EXCERPTED TEXT:
---
Donald Judd first exhibited with Frank Stella in Contemporary American Group Show [New Work: Part III] (May–June 15, 1963) at Green Gallery in New York. In his 1962 review of Stella’s solo exhibition at Leo Castelli Gallery, Judd wrote “Criticism is pretty much after the fact. Frank Stella’s paintings are one of the recent facts. They show the extent of what can be done now. The further coherence supersedes older forms.”1
Gur II is part of Stella’s “Protractor” series, produced between 1967 and 1971. The paintings are, according to William S. Rubin, “quasi-architectural” in both size and scale, with thinly applied acrylic paint extending to the edges of the canvas.2 Stella said in a 1966 interview that “spanning the entire surface produces an effect of change of scale—the painting is more on the surface, there is less depth. And the picture seems bigger because it doesn’t recede in certain ways or fade at the edge.”3 Using the semicircle as the series’ basic compositional element, Stella conceived of thirty-one unique forms named after ancient circular cities or gated precincts in Asia Minor (such as Gur, an ancient city located in present-day Iran), where the painter had traveled in 1963. These configurations were to be realized using each of three different design motifs designated by a Roman numeral at the end of a work’s title: “interlaces” (I), “rainbows” (II), and “fans” (III).
---
RECORDED INFORMATION:
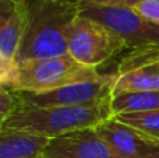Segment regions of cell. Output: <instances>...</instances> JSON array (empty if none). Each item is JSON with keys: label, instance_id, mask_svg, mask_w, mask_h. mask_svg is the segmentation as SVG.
Instances as JSON below:
<instances>
[{"label": "cell", "instance_id": "4fadbf2b", "mask_svg": "<svg viewBox=\"0 0 159 158\" xmlns=\"http://www.w3.org/2000/svg\"><path fill=\"white\" fill-rule=\"evenodd\" d=\"M119 122L138 129L159 140V109L143 114H123L115 116Z\"/></svg>", "mask_w": 159, "mask_h": 158}, {"label": "cell", "instance_id": "8fae6325", "mask_svg": "<svg viewBox=\"0 0 159 158\" xmlns=\"http://www.w3.org/2000/svg\"><path fill=\"white\" fill-rule=\"evenodd\" d=\"M48 143V137L0 128V158H39Z\"/></svg>", "mask_w": 159, "mask_h": 158}, {"label": "cell", "instance_id": "5b68a950", "mask_svg": "<svg viewBox=\"0 0 159 158\" xmlns=\"http://www.w3.org/2000/svg\"><path fill=\"white\" fill-rule=\"evenodd\" d=\"M124 49L123 39L89 17L80 14L69 28L67 53L84 66L96 69Z\"/></svg>", "mask_w": 159, "mask_h": 158}, {"label": "cell", "instance_id": "9c48e42d", "mask_svg": "<svg viewBox=\"0 0 159 158\" xmlns=\"http://www.w3.org/2000/svg\"><path fill=\"white\" fill-rule=\"evenodd\" d=\"M113 95L131 91H159V64L130 52L116 72Z\"/></svg>", "mask_w": 159, "mask_h": 158}, {"label": "cell", "instance_id": "5bb4252c", "mask_svg": "<svg viewBox=\"0 0 159 158\" xmlns=\"http://www.w3.org/2000/svg\"><path fill=\"white\" fill-rule=\"evenodd\" d=\"M20 105H21L20 92L7 88V87H0V128L4 126L8 118Z\"/></svg>", "mask_w": 159, "mask_h": 158}, {"label": "cell", "instance_id": "2e32d148", "mask_svg": "<svg viewBox=\"0 0 159 158\" xmlns=\"http://www.w3.org/2000/svg\"><path fill=\"white\" fill-rule=\"evenodd\" d=\"M16 69L17 64L14 63V60L0 56V87H6L10 83L11 78L14 77Z\"/></svg>", "mask_w": 159, "mask_h": 158}, {"label": "cell", "instance_id": "30bf717a", "mask_svg": "<svg viewBox=\"0 0 159 158\" xmlns=\"http://www.w3.org/2000/svg\"><path fill=\"white\" fill-rule=\"evenodd\" d=\"M25 25L27 2L0 0V56L10 60L16 59Z\"/></svg>", "mask_w": 159, "mask_h": 158}, {"label": "cell", "instance_id": "ffe728a7", "mask_svg": "<svg viewBox=\"0 0 159 158\" xmlns=\"http://www.w3.org/2000/svg\"><path fill=\"white\" fill-rule=\"evenodd\" d=\"M39 158H41V157H39Z\"/></svg>", "mask_w": 159, "mask_h": 158}, {"label": "cell", "instance_id": "277c9868", "mask_svg": "<svg viewBox=\"0 0 159 158\" xmlns=\"http://www.w3.org/2000/svg\"><path fill=\"white\" fill-rule=\"evenodd\" d=\"M80 14L95 20L123 39L127 49H159V25L143 18L131 7L78 4Z\"/></svg>", "mask_w": 159, "mask_h": 158}, {"label": "cell", "instance_id": "e0dca14e", "mask_svg": "<svg viewBox=\"0 0 159 158\" xmlns=\"http://www.w3.org/2000/svg\"><path fill=\"white\" fill-rule=\"evenodd\" d=\"M140 0H78L80 3L87 4H99V6H121V7H134Z\"/></svg>", "mask_w": 159, "mask_h": 158}, {"label": "cell", "instance_id": "8992f818", "mask_svg": "<svg viewBox=\"0 0 159 158\" xmlns=\"http://www.w3.org/2000/svg\"><path fill=\"white\" fill-rule=\"evenodd\" d=\"M116 73L101 74V77L84 83H75L45 94L20 92L21 102L32 106H91L112 98Z\"/></svg>", "mask_w": 159, "mask_h": 158}, {"label": "cell", "instance_id": "7a4b0ae2", "mask_svg": "<svg viewBox=\"0 0 159 158\" xmlns=\"http://www.w3.org/2000/svg\"><path fill=\"white\" fill-rule=\"evenodd\" d=\"M112 118L110 100L91 106H32L21 102L3 128L53 139L80 129L96 128Z\"/></svg>", "mask_w": 159, "mask_h": 158}, {"label": "cell", "instance_id": "6da1fadb", "mask_svg": "<svg viewBox=\"0 0 159 158\" xmlns=\"http://www.w3.org/2000/svg\"><path fill=\"white\" fill-rule=\"evenodd\" d=\"M27 25L16 55V64L69 55V28L80 16L78 3L64 0H25Z\"/></svg>", "mask_w": 159, "mask_h": 158}, {"label": "cell", "instance_id": "ac0fdd59", "mask_svg": "<svg viewBox=\"0 0 159 158\" xmlns=\"http://www.w3.org/2000/svg\"><path fill=\"white\" fill-rule=\"evenodd\" d=\"M135 55H138L140 58L145 59L149 62H155L159 64V49H137L133 50Z\"/></svg>", "mask_w": 159, "mask_h": 158}, {"label": "cell", "instance_id": "7c38bea8", "mask_svg": "<svg viewBox=\"0 0 159 158\" xmlns=\"http://www.w3.org/2000/svg\"><path fill=\"white\" fill-rule=\"evenodd\" d=\"M113 118L123 114H143L159 109V91H131L110 98Z\"/></svg>", "mask_w": 159, "mask_h": 158}, {"label": "cell", "instance_id": "52a82bcc", "mask_svg": "<svg viewBox=\"0 0 159 158\" xmlns=\"http://www.w3.org/2000/svg\"><path fill=\"white\" fill-rule=\"evenodd\" d=\"M41 158H120L95 128L49 139Z\"/></svg>", "mask_w": 159, "mask_h": 158}, {"label": "cell", "instance_id": "ba28073f", "mask_svg": "<svg viewBox=\"0 0 159 158\" xmlns=\"http://www.w3.org/2000/svg\"><path fill=\"white\" fill-rule=\"evenodd\" d=\"M95 129L120 158H159L158 139L115 118Z\"/></svg>", "mask_w": 159, "mask_h": 158}, {"label": "cell", "instance_id": "3957f363", "mask_svg": "<svg viewBox=\"0 0 159 158\" xmlns=\"http://www.w3.org/2000/svg\"><path fill=\"white\" fill-rule=\"evenodd\" d=\"M101 77L95 67L84 66L70 55L36 59L18 64L7 88L17 92L45 94L75 83Z\"/></svg>", "mask_w": 159, "mask_h": 158}, {"label": "cell", "instance_id": "9a60e30c", "mask_svg": "<svg viewBox=\"0 0 159 158\" xmlns=\"http://www.w3.org/2000/svg\"><path fill=\"white\" fill-rule=\"evenodd\" d=\"M133 10L149 22L159 25V0H140Z\"/></svg>", "mask_w": 159, "mask_h": 158}, {"label": "cell", "instance_id": "d6986e66", "mask_svg": "<svg viewBox=\"0 0 159 158\" xmlns=\"http://www.w3.org/2000/svg\"><path fill=\"white\" fill-rule=\"evenodd\" d=\"M64 2H71V3H78V0H64Z\"/></svg>", "mask_w": 159, "mask_h": 158}]
</instances>
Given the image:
---
WHAT TO DO: List each design motif of the "Protractor" series named in the text on Frank Stella's Gur II above, together with the Roman numeral that designates it.

SOLUTION:
- Interlaces (I)
- Rainbows (II)
- Fans (III)